CH4 Process Address Translation
MPI processes are logically represented as integer ranks within communicators, while MPI implementation internally maintains the physical network addresses of different processes. When a MPI program moves data between two processes by addressing them using ranks, the MPI implementation needs to translate these ranks into the their corresponding network address before the communication can take place. In current MPICH, the management of network address relies on two data structures:
- virtual connections (VCs) which contain network physical addresses and their associated data structures
- virtual connection reference tables (VCRTs) which contain the mapping between logical ranks to the VCs of the corresponding processes
High Memory Usage of VC and VCRT
As each processes need to maintain the network address for its peer-process, the VCs in each process consumes O(P) memory, where P is the number of processes. As MPICH evolves, many data structures are packed in the VC object for better cache locality. The size of a typical VC object is 480 bytes. VC alone can consume 360 MB memory in each process when running at full scale of Mira supercomputer (768K processes).

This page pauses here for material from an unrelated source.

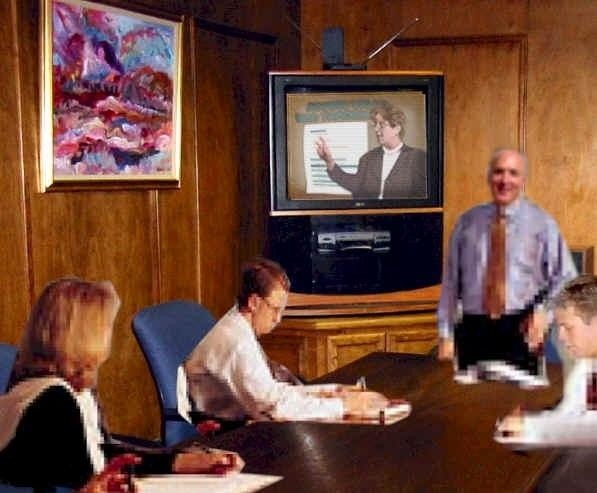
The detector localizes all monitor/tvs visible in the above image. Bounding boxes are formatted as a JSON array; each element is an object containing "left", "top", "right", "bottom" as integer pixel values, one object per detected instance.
[{"left": 269, "top": 70, "right": 444, "bottom": 216}]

Similarly, each VCRT requires O(P) memory where P is the number of ranks in the communicator. Given the fact that each communicator can order the ranks in arbitrary order, n communicators will results in O(nP) memory usage.
Regular Process Mapping Models
In practical, most MPI application follow regular patterns when creating communicators. For example, MPI_Comm_dup creates a child COMM with identical ranks in same order as the parent COMM. In this case, it is unnecessary to create a duplicated VCRT for the child COMM. Instead, MPICH will refer to the VCRT of the parent COMM. Some other application may lay processes in a virtual two-dimensional grid and split the processes into row COMM and column COMM. The row COMM's rank mapping would be a subset of ranks in the parent COMM at a fixed offset. The column COMM's rank mapping would be a simple strided lookup based on the parent communicator’s rank mapping.